From 8 to 11 p.m., anyone who has purchased a ticket at PartyTicketsOnline.com can wander the aisles of the Market, picking up food and drink from all their favorite stands, while enjoying (and/or boogieing to!) music by the Reading Terminals jazz band and the Caribbean Kabudi Project, among others.
This year’s party is actually a revival of a February fundraiser first held in the early ’90s to fund the legal fight to help save the Market from physical decline and development threats. In the later years of the Valentine’s ’90s run, monies raised were used to build the Market’s demo kitchen and to bring Market produce out to far-flung neighborhoods (an outreach that spun-off into today’s independent nonprofit Food Trust). While the party ended in the mid-90s, it was not forgotten.
It provided the Market-wide grazing model used for hundreds of private catered parties since. In fact, Market catering chief Stormy Lundy says even 14 years after the last Valentine to the Market event, people would tell her they wanted to stage something “like the Valentine’s party.”
But you had to be part of the group staging one of these private events to get this fantasy Market experience – at least until last year, when Market management bowed to RTM Preservation Fund president Becky Stoloff’s enthusiastic lobbying to bring it back.
Stoloff died just a few weeks ago and so this year’s party is part of her living legacy.
It’s also part of the Market’s 120th birthday celebration, which will be reflected in a ’20s lounge theme (most noticeable at the Market entrances and at the lounge musical stage). Philadelphia Brewing Company has also created an 1892 chocolate stout for the occasion.
Martin’s Meats will be back with their whole roasted pig, served with the traditional Amish chow-chow on freshly baked rolls from Beiler’s. Twelth Street Cantina will be making their famed margaritas. There will also be cupcakes from Flying Monkey Bakery, fried mac and cheese from Beck’s Cajun Cafe, mini sandwiches from Molly Molloy’s, cookies from Famous 4th Street and the Pennsylvania General Store, and all the Bassetts Ice Cream you can eat. (Talk about fantasies!)
In fact, Lundy says there is almost “100 percent merchant participation,” between these goodies from the prepared food stands and fresh-food stands that are donating food to be prepared by other stands or used to make the hors d’ oeuvres at the VIP party, an element introduced last year.
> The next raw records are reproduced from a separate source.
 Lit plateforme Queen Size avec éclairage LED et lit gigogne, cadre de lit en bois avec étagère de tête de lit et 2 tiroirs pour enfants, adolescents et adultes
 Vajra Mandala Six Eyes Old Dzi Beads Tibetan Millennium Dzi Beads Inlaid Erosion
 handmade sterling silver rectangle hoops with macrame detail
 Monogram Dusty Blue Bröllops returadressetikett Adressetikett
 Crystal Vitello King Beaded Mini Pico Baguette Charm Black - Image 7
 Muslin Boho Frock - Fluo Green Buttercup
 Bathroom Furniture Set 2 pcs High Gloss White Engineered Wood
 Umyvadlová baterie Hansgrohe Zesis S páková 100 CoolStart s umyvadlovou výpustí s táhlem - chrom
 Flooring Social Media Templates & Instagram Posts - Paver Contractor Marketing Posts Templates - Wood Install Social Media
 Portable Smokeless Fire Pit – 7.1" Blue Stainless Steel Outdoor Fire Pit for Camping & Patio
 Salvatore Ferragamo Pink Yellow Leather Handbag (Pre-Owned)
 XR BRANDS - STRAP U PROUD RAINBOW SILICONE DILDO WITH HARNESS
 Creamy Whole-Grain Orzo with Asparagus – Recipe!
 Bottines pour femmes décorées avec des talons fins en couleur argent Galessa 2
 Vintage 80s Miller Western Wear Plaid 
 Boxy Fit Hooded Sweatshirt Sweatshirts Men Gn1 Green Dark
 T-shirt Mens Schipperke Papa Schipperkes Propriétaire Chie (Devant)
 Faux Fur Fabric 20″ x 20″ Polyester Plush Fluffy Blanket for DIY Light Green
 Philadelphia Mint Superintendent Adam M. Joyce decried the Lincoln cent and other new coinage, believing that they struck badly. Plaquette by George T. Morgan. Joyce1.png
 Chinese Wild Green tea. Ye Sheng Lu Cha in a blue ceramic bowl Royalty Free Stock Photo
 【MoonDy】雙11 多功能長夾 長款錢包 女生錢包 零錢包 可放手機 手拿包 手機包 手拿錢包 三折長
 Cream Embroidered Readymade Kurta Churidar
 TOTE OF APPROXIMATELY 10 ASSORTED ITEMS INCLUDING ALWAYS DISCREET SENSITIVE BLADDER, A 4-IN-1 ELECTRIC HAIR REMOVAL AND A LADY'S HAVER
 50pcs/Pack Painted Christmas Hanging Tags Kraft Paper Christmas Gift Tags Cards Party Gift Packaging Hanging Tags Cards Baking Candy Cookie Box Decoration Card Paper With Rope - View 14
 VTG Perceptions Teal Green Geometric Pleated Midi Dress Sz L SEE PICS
Starting at 7 p.m., that party prequel includes those fancy appetizers, specialty cocktails and a celebrity-chef contest modeled on the TV cooking show Chopped. In the Valentine to the Market version, local chefs Peter McAndrews of Modo Mio and Monsu, Louie Campanaro of Village Belle, Erin O’Shea of Percy Street Barbecue, and Bill Beck of Beck’s Cajun Café will be paired with media celebrity sous-chef helpers like Michael Klein of Philly.com and Lori Wilson of NBC 10 to prepare the best dish out of a basket of several known and some surprise ingredients (last year’s wild cards included the Valentine’s-appropriate but highly challenging heart-shaped marshmallows and red-hot candies).
Also different about the current decade’s Valentine to the Market: It’s black-tie optional. Just as everyone will benefit from the Avenue D market renovations the party will help fund, so everyone should feel comfortable being there.
Valentine to the Market, 8-11 p.m., $125; 7 p.m. pre-party and cooking contest plus party, $300; Sat., Feb. 25, at Reading Terminal Market. For tickets, visit PartyTicketsOnline.com.